The probability of drawing any particular permutation of ‘tea’ is \(\pi_t\cdot\pi_e\cdot\pi_a\). Since there are \(3!\) different permutations, the probability of being able to spell ‘tea’ is \(3!\cdot\pi_t\cdot\pi_e\cdot\pi_a\).

Similarly, the probability of drawing any particular permutation of ‘tee’ is \(\pi_t\cdot\pi_e\cdot\pi_e\), but there are only 3 different permutations (‘tee’, ‘ete’ and ‘eet’). Hence the probability of being able to spell ‘tee’ is \(3\cdot\pi_t\cdot\pi_e\cdot\pi_e\).

p.e <- 0.126 
p.t <- 0.099
p.a <- 0.082
factorial(3) * p.t * p.e * p.a  # probability of 'tea'
## [1] 0.006137208
3 * p.t * p.e * p.e  # probability of 'tee'
## [1] 0.004715172

The specification is to make sure that drawing out letters does not affect the probability distribution of the next letter, since there are infinitely many copies. If there is only one copy (or finitely many copies for that matter), then sampling (drawing letters) without replacement means that the probability distribution changes, however slightly, after drawing each letter. In this case, since we do not know the total number of letters in the copy, we will not be able to compute the exact probability. However, since the number of each letter is all very large, sampling a couple of letters will not change the probability distribution much. Hence the exact probability should be very close to what we obtained above.

  1. Re-do both parts of the previous exercise using a simulation in R instead of mathematical reasoning. That is, think carefully about the generative process by which this example proceeds, and write a program which implements a model of this process and uses it to generate many draws of 3 letters. Use the sample() function, and estimate probabilities as the proportion of samples that have the desired property as your best estimate of the probability. Hints: you can learn about sample() by typing ?sample into the console. Make sure that you think carefully about what vector you are sampling from. You may fill in letters for which Levy does not specify frequencies in 2.5.2 with a generic ‘other’ value. Also, make sure that you think carefully about whether to set sample(..., replace=TRUE) or sample(..., replace = FALSE) when answering each sub-question.

Alice in Wonderland has around 120000 letters, but to illustrate the point that sampling with or without replacement does not make much difference in this case, we pretend that it only has 1/10 of the letters, i.e., 12000. This enables us to run more samples to better estimate the probabilities.

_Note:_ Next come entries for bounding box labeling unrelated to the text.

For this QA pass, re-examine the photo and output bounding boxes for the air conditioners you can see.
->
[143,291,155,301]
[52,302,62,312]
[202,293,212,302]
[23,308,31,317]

We will use 'o' for any letter other than 'e', 't' and 'a'.

N <- 12000
n.e <- N*p.e
n.t <- N*p.t
n.a <- N*p.a
vec.alice <- rep('o', N)
vec.alice[1 : n.e] <- 'e'
vec.alice[(n.e + 1) : (n.e + n.t)] <- 't'
vec.alice[(n.e + n.t + 1) : (n.e + n.t + n.a)] <- 'a'

sample.letters <- function(vec, n, replace=FALSE) {
  # sample n letters from vec, concatenate the result vector to make it a string
  return(paste0(sample(x=vec, size=n, replace), collapse=''))
}

spell.tea <- function(s){
  # whether the letters in the string can spell 'tea'
  return(s=='tea' || s=='tae' || s=='eta' || s=='eat' || s=='ate' || s=='aet')
}
spell.tee <- function(s){
  # whether the letters in the string can spell 'tee'
  return(s=='tee' || s=='ete' || s=='eet')
}

First we consider sampling from infinite copies, which effectively means sampling with replacement.

n.samples <- 50000
samples.rep <- sapply(1:n.samples, 
                      function(i) sample.letters(vec.alice, 3, replace=TRUE)) 
p.tea.rep <- sum(sapply(samples.rep, spell.tea)) / n.samples 
p.tea.rep  # expected 0.0061
## [1] 0.00568
p.tee.rep <- sum(sapply(samples.rep, spell.tee)) / n.samples 
p.tee.rep  # expected 0.0047
## [1] 0.0042

Now we consider sampling from only one copy, i.e., without replacement.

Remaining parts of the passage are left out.